This month, we’re zooming out to share one of the most important and recent developments in online safety.
In the new book Behind Their Screens: What Teens are Facing and Adults are Missing, authors and researchers Emily Weinstein and Carrie James share the findings of over 10 years of studying youth online, including bringing youth into the research process, itself. (Official book website) The result is a rich and nuanced picture of how we might more effectively accomplish safety goals (many of which are more aligned with kids than we imagine).
Any parent or professional who works with kids will find value in this book, but we also want to share some takeaways as they pertain to child sexual abuse prevention:
There is no one type of internet usage:
Apps that are used for risky behaviors are also used for positive ones. This is easily seen in an example like Youtube, where kids can learn and grow, but also potentially be exploited. But even apps like Discord, a messaging service that is too often used to exchange Child Sexual Abuse Material (CSAM), have diverse uses. Teens have used private Discord chats to support each other academically and mentally, especially in the pandemic.
Kids are not unaware or unconcerned:
When we approach kids as adversaries in the mission to keep them safe, we fail to recognize all the ways kids already do think and worry about their safety and online wellbeing. From screen time, to predators, to leaked photos, and much more, some kids think about and navigate these risks daily. Knowing that can make them collaborators in their safety.
There are different motives and outcomes to sexting:
While all sexting is risky, it is not all equally so, and it does not always lead to feelings of harm, even among adults reflecting in hindsight. The spectrum of motives that cause adults to engage in this risky behavior also motivate some kids. When sexting has been experienced as positive, worst-case messages and stories may detract from adults’ credibility or influence.

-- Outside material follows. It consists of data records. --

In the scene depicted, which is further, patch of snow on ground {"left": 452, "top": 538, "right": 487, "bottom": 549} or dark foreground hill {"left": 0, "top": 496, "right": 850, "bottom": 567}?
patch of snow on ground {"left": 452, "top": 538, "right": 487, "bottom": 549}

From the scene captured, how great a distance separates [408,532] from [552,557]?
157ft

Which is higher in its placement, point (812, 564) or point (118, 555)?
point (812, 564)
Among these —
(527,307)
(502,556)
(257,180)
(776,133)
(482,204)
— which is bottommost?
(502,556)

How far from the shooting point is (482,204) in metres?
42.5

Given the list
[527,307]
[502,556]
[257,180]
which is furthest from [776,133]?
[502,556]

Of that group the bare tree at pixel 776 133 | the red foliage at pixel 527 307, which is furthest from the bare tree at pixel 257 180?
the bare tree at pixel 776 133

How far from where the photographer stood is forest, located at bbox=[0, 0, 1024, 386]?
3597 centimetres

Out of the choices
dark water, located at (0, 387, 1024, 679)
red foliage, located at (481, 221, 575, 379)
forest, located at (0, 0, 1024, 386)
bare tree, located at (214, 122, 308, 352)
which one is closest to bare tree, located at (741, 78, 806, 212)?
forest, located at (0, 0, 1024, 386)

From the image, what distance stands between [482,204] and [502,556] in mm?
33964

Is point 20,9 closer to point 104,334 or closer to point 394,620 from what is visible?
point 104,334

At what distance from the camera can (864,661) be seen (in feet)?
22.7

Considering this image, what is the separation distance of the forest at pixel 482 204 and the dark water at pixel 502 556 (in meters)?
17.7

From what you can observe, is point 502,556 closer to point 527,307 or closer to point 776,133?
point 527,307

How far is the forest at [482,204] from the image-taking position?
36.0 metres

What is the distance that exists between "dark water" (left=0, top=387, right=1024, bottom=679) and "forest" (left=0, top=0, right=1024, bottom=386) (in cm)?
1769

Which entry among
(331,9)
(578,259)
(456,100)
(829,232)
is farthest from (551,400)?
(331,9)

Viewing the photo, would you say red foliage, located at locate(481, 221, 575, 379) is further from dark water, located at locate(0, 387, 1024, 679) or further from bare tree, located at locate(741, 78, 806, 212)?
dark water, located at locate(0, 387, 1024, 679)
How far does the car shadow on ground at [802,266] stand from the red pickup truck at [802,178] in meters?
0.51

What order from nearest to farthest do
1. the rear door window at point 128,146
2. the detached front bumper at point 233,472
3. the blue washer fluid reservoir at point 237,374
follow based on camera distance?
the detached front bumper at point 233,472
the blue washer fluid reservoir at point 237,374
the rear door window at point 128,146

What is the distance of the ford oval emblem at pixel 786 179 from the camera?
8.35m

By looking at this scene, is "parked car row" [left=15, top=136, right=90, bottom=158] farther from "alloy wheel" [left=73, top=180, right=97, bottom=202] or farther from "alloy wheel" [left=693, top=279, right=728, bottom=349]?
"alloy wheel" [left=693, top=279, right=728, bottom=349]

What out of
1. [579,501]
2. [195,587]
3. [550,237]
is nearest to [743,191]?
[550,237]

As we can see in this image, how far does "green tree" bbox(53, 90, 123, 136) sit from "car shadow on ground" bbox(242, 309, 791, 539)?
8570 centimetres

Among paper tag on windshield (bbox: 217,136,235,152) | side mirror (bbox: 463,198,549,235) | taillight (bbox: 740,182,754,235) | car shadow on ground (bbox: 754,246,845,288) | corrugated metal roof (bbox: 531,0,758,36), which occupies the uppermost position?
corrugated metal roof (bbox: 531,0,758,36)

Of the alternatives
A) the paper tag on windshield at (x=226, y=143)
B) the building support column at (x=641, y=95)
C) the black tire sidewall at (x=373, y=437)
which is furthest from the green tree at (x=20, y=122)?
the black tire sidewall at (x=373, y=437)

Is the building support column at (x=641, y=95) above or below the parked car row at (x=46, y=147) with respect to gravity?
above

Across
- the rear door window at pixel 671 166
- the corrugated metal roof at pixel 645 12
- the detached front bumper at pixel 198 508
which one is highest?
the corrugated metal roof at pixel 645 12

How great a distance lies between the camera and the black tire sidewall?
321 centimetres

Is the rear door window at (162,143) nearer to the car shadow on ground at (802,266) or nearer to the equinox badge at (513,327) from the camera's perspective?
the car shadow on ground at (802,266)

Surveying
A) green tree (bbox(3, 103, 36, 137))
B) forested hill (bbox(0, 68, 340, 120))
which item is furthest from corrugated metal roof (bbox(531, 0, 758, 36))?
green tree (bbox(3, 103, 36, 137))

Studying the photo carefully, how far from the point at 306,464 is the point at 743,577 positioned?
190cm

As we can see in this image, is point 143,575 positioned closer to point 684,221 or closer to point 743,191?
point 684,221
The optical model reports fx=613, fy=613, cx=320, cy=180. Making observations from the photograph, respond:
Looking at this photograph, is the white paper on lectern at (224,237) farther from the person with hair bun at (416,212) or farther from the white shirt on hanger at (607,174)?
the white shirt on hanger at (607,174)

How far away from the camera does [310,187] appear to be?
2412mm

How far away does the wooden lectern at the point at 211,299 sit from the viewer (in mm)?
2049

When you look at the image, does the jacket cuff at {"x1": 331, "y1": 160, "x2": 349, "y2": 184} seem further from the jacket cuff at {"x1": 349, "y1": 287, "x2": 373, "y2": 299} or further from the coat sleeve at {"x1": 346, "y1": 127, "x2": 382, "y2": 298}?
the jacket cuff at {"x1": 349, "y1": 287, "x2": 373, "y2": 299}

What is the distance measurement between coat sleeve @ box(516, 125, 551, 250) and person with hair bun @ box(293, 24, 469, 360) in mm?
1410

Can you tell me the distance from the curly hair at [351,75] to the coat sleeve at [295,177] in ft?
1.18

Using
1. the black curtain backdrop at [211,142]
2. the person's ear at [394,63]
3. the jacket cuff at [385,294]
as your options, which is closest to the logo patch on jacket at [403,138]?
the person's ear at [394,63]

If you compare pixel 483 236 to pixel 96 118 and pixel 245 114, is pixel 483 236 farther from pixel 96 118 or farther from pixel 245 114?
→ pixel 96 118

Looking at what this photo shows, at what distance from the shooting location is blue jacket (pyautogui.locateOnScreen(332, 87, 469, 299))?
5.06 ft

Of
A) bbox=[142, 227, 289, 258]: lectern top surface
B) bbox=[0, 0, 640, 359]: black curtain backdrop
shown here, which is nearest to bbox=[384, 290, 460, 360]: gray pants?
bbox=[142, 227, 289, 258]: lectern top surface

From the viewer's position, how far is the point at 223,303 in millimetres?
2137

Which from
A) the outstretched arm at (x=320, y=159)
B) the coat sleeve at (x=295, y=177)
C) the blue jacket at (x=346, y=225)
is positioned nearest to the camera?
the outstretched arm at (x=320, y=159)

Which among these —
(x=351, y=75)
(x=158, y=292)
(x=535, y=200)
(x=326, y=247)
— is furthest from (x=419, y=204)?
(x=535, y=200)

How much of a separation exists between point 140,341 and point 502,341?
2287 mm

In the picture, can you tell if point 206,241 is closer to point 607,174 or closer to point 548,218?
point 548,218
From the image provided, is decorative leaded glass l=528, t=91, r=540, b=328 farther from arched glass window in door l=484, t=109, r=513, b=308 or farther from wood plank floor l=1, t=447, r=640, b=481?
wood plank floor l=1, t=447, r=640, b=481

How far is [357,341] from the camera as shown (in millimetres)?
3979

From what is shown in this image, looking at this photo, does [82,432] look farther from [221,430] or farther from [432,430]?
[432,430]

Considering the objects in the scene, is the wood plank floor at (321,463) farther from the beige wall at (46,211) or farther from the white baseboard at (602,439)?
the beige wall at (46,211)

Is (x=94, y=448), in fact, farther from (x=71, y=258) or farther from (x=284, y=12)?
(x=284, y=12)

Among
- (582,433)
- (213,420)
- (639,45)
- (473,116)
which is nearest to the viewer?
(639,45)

The details are essential:
Emotionally and legally, the specifics of an online exchange of explicit images matters. Whether images were consensual, coerced, or shared without permission; whether a child was sender, recipient, or forwarder; the risks, outcomes, and best actions vary depending on each individual situation.
We are under-equipping kids for their circumstances:
Because sweeping messages and warnings have not fully spoken to kids’ more nuanced experiences, they are left to solve specific problems alone. The result is, for example, TikTok videos explaining steps to take to secretly embed the name of the person receiving a nude image, in case the sender needs to prove someone forwarded the image in the future. While we wish many of these situations did not exist, it is still in everyone’s best interest if adults and kids come together to tackle them.